-- start --
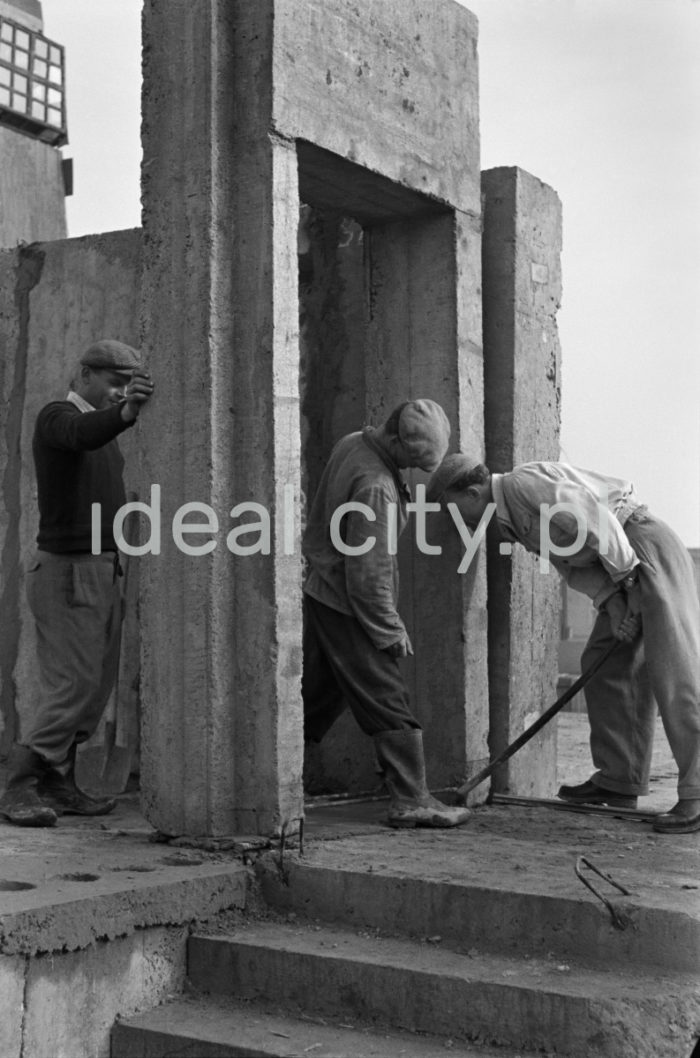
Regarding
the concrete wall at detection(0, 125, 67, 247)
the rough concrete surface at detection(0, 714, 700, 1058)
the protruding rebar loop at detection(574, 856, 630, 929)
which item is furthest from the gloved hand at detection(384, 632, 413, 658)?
the concrete wall at detection(0, 125, 67, 247)

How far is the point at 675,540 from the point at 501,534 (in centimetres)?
81

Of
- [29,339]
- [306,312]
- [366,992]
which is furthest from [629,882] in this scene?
[29,339]

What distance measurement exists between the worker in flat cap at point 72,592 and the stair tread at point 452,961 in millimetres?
1753

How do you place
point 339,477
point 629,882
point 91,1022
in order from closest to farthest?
point 91,1022 → point 629,882 → point 339,477

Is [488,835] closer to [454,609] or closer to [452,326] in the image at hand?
[454,609]

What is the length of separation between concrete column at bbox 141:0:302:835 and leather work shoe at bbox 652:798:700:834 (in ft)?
5.12

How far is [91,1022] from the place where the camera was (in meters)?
4.21

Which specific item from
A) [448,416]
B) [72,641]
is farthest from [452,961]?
[448,416]

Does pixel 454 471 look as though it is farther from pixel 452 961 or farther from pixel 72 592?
pixel 452 961

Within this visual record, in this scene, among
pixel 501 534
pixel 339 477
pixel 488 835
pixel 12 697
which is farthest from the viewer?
pixel 12 697

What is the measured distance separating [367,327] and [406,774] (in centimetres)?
230

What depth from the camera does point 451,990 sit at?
416 centimetres

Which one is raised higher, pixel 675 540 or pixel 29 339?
pixel 29 339

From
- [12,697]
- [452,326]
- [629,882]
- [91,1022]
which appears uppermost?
[452,326]
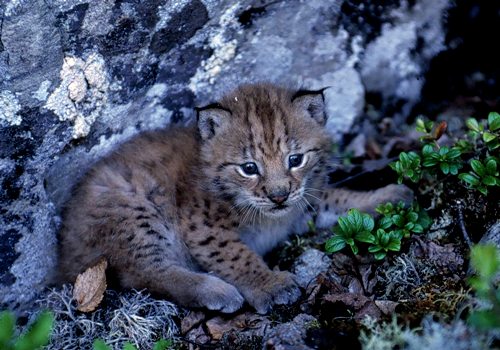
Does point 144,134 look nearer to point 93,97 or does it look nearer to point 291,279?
point 93,97

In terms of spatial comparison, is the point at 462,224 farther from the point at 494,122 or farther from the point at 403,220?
the point at 494,122

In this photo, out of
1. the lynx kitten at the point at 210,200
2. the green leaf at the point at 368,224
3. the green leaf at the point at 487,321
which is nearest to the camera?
the green leaf at the point at 487,321

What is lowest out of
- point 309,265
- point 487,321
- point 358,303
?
point 309,265

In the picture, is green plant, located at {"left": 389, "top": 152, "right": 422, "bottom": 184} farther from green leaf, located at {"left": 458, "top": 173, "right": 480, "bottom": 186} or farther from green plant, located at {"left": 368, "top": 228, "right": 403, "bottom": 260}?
green plant, located at {"left": 368, "top": 228, "right": 403, "bottom": 260}

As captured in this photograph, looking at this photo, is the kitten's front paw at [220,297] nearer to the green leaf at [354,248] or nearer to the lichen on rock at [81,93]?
the green leaf at [354,248]

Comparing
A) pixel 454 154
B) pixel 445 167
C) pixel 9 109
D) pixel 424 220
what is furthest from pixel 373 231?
pixel 9 109

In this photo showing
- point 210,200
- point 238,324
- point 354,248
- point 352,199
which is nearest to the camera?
point 354,248

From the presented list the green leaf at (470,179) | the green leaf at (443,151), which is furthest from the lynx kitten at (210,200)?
the green leaf at (470,179)
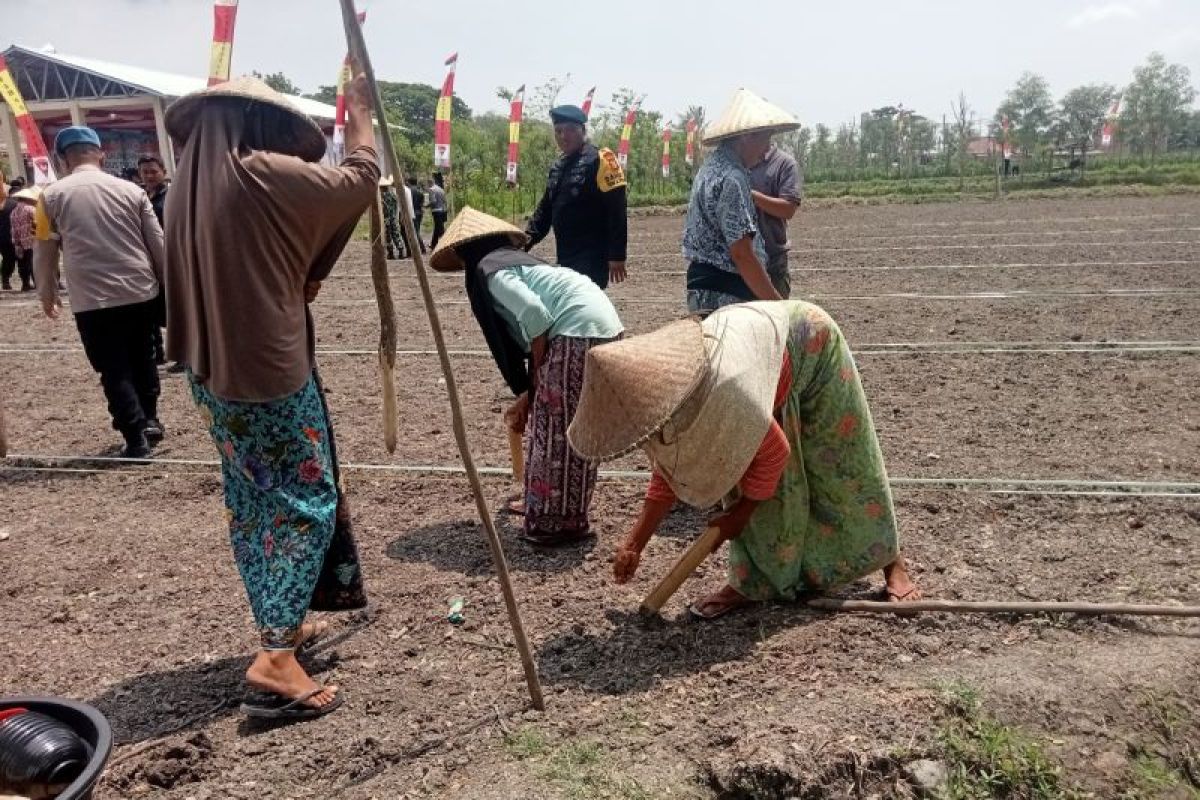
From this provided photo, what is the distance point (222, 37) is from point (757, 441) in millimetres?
7925

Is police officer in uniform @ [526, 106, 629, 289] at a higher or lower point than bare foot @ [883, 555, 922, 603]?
higher

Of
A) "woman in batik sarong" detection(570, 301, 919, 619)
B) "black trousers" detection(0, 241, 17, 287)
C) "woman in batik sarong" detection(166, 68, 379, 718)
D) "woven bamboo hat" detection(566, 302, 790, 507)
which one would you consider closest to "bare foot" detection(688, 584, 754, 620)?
"woman in batik sarong" detection(570, 301, 919, 619)

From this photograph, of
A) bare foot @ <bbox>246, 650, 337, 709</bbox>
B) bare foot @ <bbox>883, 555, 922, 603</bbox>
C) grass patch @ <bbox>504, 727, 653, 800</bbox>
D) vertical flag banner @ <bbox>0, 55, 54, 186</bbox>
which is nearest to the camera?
grass patch @ <bbox>504, 727, 653, 800</bbox>

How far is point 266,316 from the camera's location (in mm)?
2428

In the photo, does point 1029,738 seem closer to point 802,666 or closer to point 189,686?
point 802,666

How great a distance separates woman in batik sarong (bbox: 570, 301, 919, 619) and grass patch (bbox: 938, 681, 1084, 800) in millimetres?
640

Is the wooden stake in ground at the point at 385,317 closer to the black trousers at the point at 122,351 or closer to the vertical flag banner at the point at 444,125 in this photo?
the black trousers at the point at 122,351

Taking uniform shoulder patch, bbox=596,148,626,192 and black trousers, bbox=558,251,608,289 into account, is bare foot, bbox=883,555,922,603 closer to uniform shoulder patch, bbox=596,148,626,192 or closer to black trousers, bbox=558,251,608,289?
black trousers, bbox=558,251,608,289

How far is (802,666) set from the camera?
272 cm

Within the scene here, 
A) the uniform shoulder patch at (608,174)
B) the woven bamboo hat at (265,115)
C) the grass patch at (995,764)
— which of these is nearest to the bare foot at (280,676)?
the woven bamboo hat at (265,115)

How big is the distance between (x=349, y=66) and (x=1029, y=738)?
8.12 feet

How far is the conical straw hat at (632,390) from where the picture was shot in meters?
2.43

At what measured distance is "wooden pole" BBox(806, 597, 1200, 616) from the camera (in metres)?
2.82

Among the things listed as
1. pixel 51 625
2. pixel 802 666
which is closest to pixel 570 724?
pixel 802 666
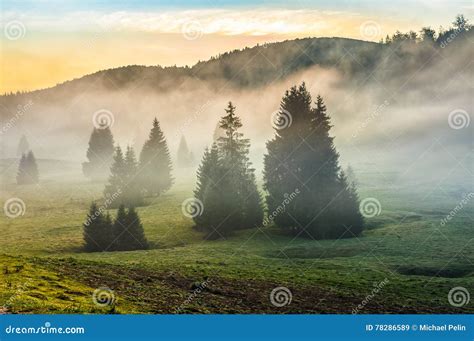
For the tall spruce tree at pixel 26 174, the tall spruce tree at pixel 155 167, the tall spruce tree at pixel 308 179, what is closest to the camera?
the tall spruce tree at pixel 308 179

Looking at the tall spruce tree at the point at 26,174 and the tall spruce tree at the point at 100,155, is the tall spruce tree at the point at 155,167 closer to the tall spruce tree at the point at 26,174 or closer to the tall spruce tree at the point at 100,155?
the tall spruce tree at the point at 100,155

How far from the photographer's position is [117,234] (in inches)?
2386

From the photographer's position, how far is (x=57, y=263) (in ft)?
136

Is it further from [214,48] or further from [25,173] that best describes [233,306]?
[25,173]

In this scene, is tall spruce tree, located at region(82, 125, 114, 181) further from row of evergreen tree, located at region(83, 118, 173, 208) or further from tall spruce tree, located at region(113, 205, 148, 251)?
tall spruce tree, located at region(113, 205, 148, 251)

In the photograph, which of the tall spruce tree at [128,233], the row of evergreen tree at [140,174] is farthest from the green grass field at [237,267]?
the row of evergreen tree at [140,174]

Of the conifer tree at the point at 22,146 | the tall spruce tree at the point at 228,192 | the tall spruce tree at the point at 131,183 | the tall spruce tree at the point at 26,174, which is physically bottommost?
the tall spruce tree at the point at 228,192

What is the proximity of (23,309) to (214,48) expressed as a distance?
62838mm

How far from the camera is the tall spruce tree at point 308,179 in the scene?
2672 inches

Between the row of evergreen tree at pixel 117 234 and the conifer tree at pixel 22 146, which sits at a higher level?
the conifer tree at pixel 22 146

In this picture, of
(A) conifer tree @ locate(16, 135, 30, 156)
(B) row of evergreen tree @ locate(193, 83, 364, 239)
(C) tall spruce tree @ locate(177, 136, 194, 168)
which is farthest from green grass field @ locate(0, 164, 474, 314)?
(A) conifer tree @ locate(16, 135, 30, 156)

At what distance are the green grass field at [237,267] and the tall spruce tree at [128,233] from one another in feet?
8.97

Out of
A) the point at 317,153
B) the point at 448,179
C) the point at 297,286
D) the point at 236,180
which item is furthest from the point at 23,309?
the point at 448,179

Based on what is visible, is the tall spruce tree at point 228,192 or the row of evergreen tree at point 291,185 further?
the tall spruce tree at point 228,192
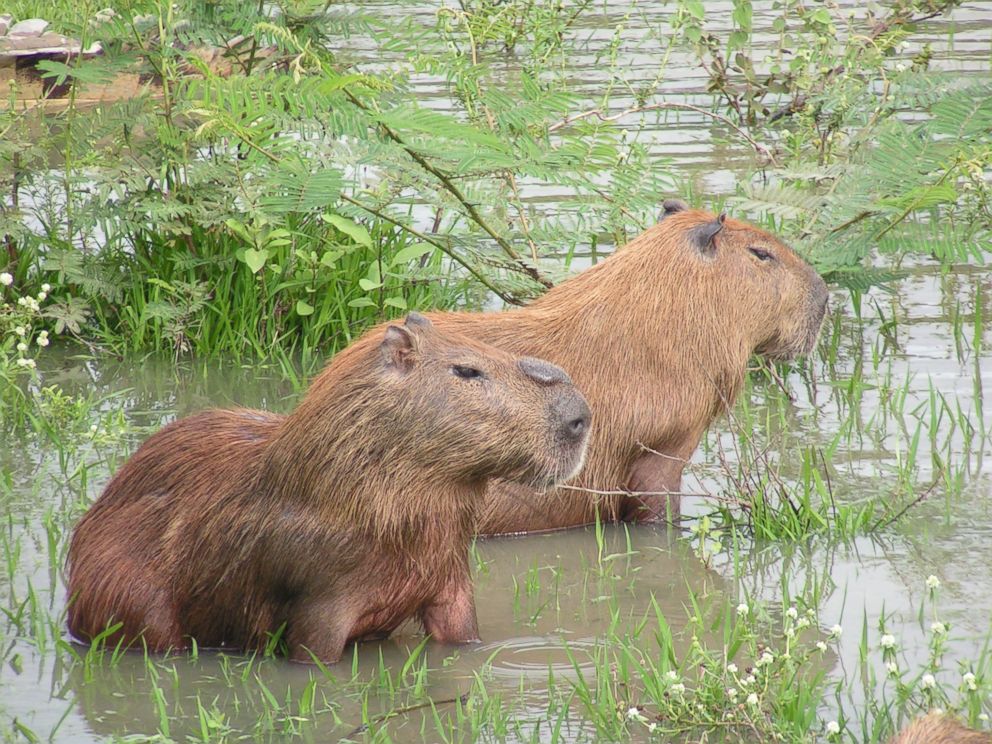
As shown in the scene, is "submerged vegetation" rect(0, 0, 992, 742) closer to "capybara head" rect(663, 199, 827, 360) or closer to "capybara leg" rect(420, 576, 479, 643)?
-- end --
- [Work to complete] Every record above should be written out again exactly; the pictures stay out of the copy.

- [Response to this task]
Regarding
the concrete wall at detection(0, 125, 67, 247)
the rough concrete surface at detection(0, 714, 700, 1058)
the protruding rebar loop at detection(574, 856, 630, 929)
which item is furthest from the gloved hand at detection(384, 632, 413, 658)?
the concrete wall at detection(0, 125, 67, 247)

How far is the point at 675,540 from the point at 501,534 (in centimetres)?
81

Of
- [29,339]
- [306,312]
- [366,992]
which is furthest from [629,882] in this scene?
[29,339]

What distance measurement exists between the worker in flat cap at point 72,592 and the stair tread at point 452,961 in millimetres?
1753

How do you place
point 339,477
point 629,882
point 91,1022
in order from closest to farthest?
point 91,1022 → point 629,882 → point 339,477

Is [488,835] closer to [454,609] or closer to [452,326] in the image at hand?
[454,609]

What is the length of separation between concrete column at bbox 141:0:302:835 and leather work shoe at bbox 652:798:700:834 (in ft)?
5.12

How far is [91,1022] from the place where the camera was (in meters)?
4.21

Which specific item from
A) [448,416]
B) [72,641]
is farthest from [452,961]?
[448,416]

Does pixel 454 471 look as though it is farther from pixel 452 961 or farther from pixel 72 592?
pixel 452 961

Within this visual record, in this scene, among
pixel 501 534
pixel 339 477
pixel 488 835
pixel 12 697
which is farthest from the viewer?
pixel 12 697

What is the measured distance separating [367,327] and [406,774] (in centimetres)?
230

What depth from the camera does point 451,990 sit at?
416 centimetres

Which one is raised higher, pixel 675 540 or pixel 29 339?
pixel 29 339

From
- [12,697]
- [452,326]
- [629,882]
- [91,1022]
which appears uppermost?
[452,326]
Does point 144,134 look nearer to point 93,97 or does it look nearer to point 291,279?
point 93,97

In terms of spatial comparison, is the point at 462,224 farther from the point at 494,122 or farther from the point at 403,220?
the point at 494,122

In this photo, out of
1. the lynx kitten at the point at 210,200
2. the green leaf at the point at 368,224
3. the green leaf at the point at 487,321
which is nearest to the camera?
the green leaf at the point at 487,321

What is lowest out of
- point 309,265
- point 487,321
- point 358,303
?
point 309,265

In the picture, is green plant, located at {"left": 389, "top": 152, "right": 422, "bottom": 184} farther from green leaf, located at {"left": 458, "top": 173, "right": 480, "bottom": 186} or farther from green plant, located at {"left": 368, "top": 228, "right": 403, "bottom": 260}?
green plant, located at {"left": 368, "top": 228, "right": 403, "bottom": 260}

As captured in this photograph, looking at this photo, is the kitten's front paw at [220,297] nearer to the green leaf at [354,248] or nearer to the lichen on rock at [81,93]?
the green leaf at [354,248]

Comparing
A) pixel 454 154
B) pixel 445 167
C) pixel 9 109
D) pixel 424 220
what is furthest from pixel 373 231?
pixel 9 109

In this photo showing
- point 210,200
- point 238,324
- point 354,248
- point 352,199
which is nearest to the camera?
point 354,248

From the presented list the green leaf at (470,179) | the green leaf at (443,151), which is furthest from the lynx kitten at (210,200)?
the green leaf at (470,179)
From this provided photo, what is the distance point (222, 37) is from point (757, 441) in millimetres?
7925

Is police officer in uniform @ [526, 106, 629, 289] at a higher or lower point than bare foot @ [883, 555, 922, 603]?
higher

Of
A) "woman in batik sarong" detection(570, 301, 919, 619)
B) "black trousers" detection(0, 241, 17, 287)
C) "woman in batik sarong" detection(166, 68, 379, 718)
D) "woven bamboo hat" detection(566, 302, 790, 507)
which one would you consider closest to "bare foot" detection(688, 584, 754, 620)?
"woman in batik sarong" detection(570, 301, 919, 619)

From this photograph, of
A) bare foot @ <bbox>246, 650, 337, 709</bbox>
B) bare foot @ <bbox>883, 555, 922, 603</bbox>
C) grass patch @ <bbox>504, 727, 653, 800</bbox>
D) vertical flag banner @ <bbox>0, 55, 54, 186</bbox>
which is nearest to the camera?
grass patch @ <bbox>504, 727, 653, 800</bbox>

How far is point 266,316 from the camera's location (in mm)?
2428

In the photo, does point 1029,738 seem closer to point 802,666 or closer to point 189,686?
point 802,666

How great a distance separates woman in batik sarong (bbox: 570, 301, 919, 619) and grass patch (bbox: 938, 681, 1084, 800) in millimetres?
640

Is the wooden stake in ground at the point at 385,317 closer to the black trousers at the point at 122,351 or closer to the vertical flag banner at the point at 444,125 in this photo?
the black trousers at the point at 122,351

Taking uniform shoulder patch, bbox=596,148,626,192 and black trousers, bbox=558,251,608,289 into account, is bare foot, bbox=883,555,922,603 closer to uniform shoulder patch, bbox=596,148,626,192 or closer to black trousers, bbox=558,251,608,289?
black trousers, bbox=558,251,608,289

How far is (802,666) set from the camera?
272 cm

Within the scene here, 
A) the uniform shoulder patch at (608,174)
B) the woven bamboo hat at (265,115)
C) the grass patch at (995,764)
— which of these is nearest to the bare foot at (280,676)?
the woven bamboo hat at (265,115)

How big is the distance between (x=349, y=66) and (x=1029, y=738)?
8.12 feet

How far is the conical straw hat at (632,390) from where the picture was shot in meters?
2.43

At what measured distance is "wooden pole" BBox(806, 597, 1200, 616) from the camera (in metres)?
2.82

Among the things listed as
1. pixel 51 625
2. pixel 802 666
which is closest to pixel 570 724?
pixel 802 666
For the tall spruce tree at pixel 26 174, the tall spruce tree at pixel 155 167, the tall spruce tree at pixel 308 179, what is closest to the camera?
the tall spruce tree at pixel 308 179

Looking at the tall spruce tree at the point at 26,174 and the tall spruce tree at the point at 100,155, is the tall spruce tree at the point at 155,167 closer to the tall spruce tree at the point at 26,174 or closer to the tall spruce tree at the point at 100,155?
the tall spruce tree at the point at 100,155

How far from the photographer's position is [117,234] (in inches)?
2386

From the photographer's position, how far is (x=57, y=263) (in ft)?
136

Is it further from [214,48] or further from [25,173] that best describes [233,306]?
[25,173]

In this scene, is tall spruce tree, located at region(82, 125, 114, 181) further from row of evergreen tree, located at region(83, 118, 173, 208) or further from tall spruce tree, located at region(113, 205, 148, 251)?
tall spruce tree, located at region(113, 205, 148, 251)

In the photograph, which of the tall spruce tree at [128,233], the row of evergreen tree at [140,174] is farthest from the green grass field at [237,267]?
the row of evergreen tree at [140,174]

Of the conifer tree at the point at 22,146 | the tall spruce tree at the point at 228,192 | the tall spruce tree at the point at 131,183 | the tall spruce tree at the point at 26,174, which is physically bottommost?
the tall spruce tree at the point at 228,192

What is the proximity of (23,309) to (214,48) expressed as a distance?
62838mm

How far from the camera is the tall spruce tree at point 308,179 in the scene?
2672 inches

Between the row of evergreen tree at pixel 117 234 and the conifer tree at pixel 22 146, which sits at a higher level?
the conifer tree at pixel 22 146

In this picture, of
(A) conifer tree @ locate(16, 135, 30, 156)
(B) row of evergreen tree @ locate(193, 83, 364, 239)
(C) tall spruce tree @ locate(177, 136, 194, 168)
which is farthest from green grass field @ locate(0, 164, 474, 314)?
(A) conifer tree @ locate(16, 135, 30, 156)

At what distance are the green grass field at [237,267] and the tall spruce tree at [128,233] from one another in feet?
8.97

Out of
A) the point at 317,153
B) the point at 448,179
C) the point at 297,286
D) the point at 236,180
which item is furthest from the point at 23,309?
the point at 448,179

Based on what is visible, is the tall spruce tree at point 228,192 or the row of evergreen tree at point 291,185 further?
the tall spruce tree at point 228,192
As shown in the scene, is "submerged vegetation" rect(0, 0, 992, 742) closer to "capybara head" rect(663, 199, 827, 360) or closer to "capybara leg" rect(420, 576, 479, 643)?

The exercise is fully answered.